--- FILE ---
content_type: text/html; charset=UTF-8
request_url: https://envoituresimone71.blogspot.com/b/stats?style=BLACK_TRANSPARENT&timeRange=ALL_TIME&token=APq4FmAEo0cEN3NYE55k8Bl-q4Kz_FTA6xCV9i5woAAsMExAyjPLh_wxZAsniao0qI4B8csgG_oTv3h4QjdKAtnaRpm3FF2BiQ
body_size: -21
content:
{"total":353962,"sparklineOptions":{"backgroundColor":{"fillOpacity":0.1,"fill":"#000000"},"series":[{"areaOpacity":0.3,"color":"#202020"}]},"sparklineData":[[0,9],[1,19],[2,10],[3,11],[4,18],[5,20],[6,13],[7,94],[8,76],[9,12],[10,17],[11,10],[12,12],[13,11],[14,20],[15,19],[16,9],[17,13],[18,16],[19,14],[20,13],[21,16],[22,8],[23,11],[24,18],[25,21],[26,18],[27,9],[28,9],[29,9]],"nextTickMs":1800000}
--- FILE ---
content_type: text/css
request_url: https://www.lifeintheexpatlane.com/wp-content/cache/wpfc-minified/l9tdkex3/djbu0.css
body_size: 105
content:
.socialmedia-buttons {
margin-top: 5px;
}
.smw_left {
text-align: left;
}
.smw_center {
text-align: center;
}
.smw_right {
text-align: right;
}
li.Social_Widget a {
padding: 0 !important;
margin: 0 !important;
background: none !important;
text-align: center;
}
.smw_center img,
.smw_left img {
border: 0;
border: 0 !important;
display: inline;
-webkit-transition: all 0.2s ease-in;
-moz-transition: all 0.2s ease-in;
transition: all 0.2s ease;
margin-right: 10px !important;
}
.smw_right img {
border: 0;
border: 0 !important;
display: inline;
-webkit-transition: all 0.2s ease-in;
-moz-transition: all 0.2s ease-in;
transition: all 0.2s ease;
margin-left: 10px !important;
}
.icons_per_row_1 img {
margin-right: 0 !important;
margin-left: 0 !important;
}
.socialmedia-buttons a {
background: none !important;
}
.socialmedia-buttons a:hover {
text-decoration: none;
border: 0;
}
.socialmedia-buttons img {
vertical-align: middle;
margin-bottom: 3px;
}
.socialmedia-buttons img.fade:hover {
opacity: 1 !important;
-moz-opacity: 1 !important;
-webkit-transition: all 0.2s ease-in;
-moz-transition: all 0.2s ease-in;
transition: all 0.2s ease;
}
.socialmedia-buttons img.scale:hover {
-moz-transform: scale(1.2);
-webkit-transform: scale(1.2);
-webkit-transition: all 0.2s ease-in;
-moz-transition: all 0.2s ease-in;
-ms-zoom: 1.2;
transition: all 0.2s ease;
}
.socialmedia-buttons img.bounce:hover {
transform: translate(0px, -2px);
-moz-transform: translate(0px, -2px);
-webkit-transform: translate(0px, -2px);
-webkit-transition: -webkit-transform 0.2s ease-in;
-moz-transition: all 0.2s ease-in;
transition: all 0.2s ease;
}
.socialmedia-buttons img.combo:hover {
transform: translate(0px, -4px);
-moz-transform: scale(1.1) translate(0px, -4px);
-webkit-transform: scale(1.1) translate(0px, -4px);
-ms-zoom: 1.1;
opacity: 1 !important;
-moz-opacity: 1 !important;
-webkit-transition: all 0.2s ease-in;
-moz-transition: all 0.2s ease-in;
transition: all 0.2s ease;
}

_ _ _ _ _

What the task asks -
An exact copy of the lines from the one with "-webkit-transform: translate(0px, -2px);" to the final line of the entries is all that the answer should hold.

Reply to the exercise -
-webkit-transform: translate(0px, -2px);
-webkit-transition: -webkit-transform 0.2s ease-in;
-moz-transition: all 0.2s ease-in;
transition: all 0.2s ease;
}
.socialmedia-buttons img.combo:hover {
transform: translate(0px, -4px);
-moz-transform: scale(1.1) translate(0px, -4px);
-webkit-transform: scale(1.1) translate(0px, -4px);
-ms-zoom: 1.1;
opacity: 1 !important;
-moz-opacity: 1 !important;
-webkit-transition: all 0.2s ease-in;
-moz-transition: all 0.2s ease-in;
transition: all 0.2s ease;
}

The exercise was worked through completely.